The fatigue in these patients is usually caused by “mild” sleep-disordered breathing, and this therapy must be tailored to the individual patient. The endocrine problems must be treated individually and the autoimmune thyroid disorder Hashimoto’s Thyroiditis must be treated with diet and supplements, and sometimes with thyroid supplementation if necessary. The joint pain must be treated with low impact exercise and those emphasizing stability, not flexibility, and appropriated supplements. The lack of acid production and digestive problems must be treated with betaine-HCl with B12 and B6 supplementation. Other GI symptoms must be treated as they occur, with probiotics and other supplements.
Critical in these patients with Hypermobility Spectrum Disorder is to avoid unnecessary drugs and surgery. Blood pressure regulation (POTS) must be diagnosed and treated with electrolyte supplementation and sometimes with medication. Mast Cell Activation Disorder must be treated with appropriate histamine blockers and the avoidance of stimulants of histamine release by mast cells in the skin.

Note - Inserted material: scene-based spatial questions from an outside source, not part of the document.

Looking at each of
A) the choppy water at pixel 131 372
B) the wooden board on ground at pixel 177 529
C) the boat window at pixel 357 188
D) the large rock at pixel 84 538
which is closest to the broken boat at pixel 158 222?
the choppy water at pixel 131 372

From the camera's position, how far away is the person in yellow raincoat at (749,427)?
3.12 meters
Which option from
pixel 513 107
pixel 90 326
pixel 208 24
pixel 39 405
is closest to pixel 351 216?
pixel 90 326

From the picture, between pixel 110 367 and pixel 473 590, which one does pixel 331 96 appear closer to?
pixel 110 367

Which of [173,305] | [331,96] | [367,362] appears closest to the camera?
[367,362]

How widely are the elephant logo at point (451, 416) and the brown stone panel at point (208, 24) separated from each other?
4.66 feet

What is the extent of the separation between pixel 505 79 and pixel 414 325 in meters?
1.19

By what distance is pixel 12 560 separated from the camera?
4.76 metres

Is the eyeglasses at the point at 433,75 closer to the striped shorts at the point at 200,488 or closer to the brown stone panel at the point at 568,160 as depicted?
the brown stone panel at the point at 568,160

Sometimes, other autoimmune conditions, like Sjogren’s Syndrome, Lupus, Rheumatoid Arthritis, Crohn’s Disease and Ulcerative Colitis, and others (Multiple Sclerosis) require more aggressive Immune Modulation. These patients with hypermobility spectrum disorder should not be treated with fluoroquinoline antibiotics, because of the effects of this type of antibiotic on connective tissue. And lastly, when a CSF leak is present, they should be sent to one of the few centers in the country specializing in evaluating and treating this disorder.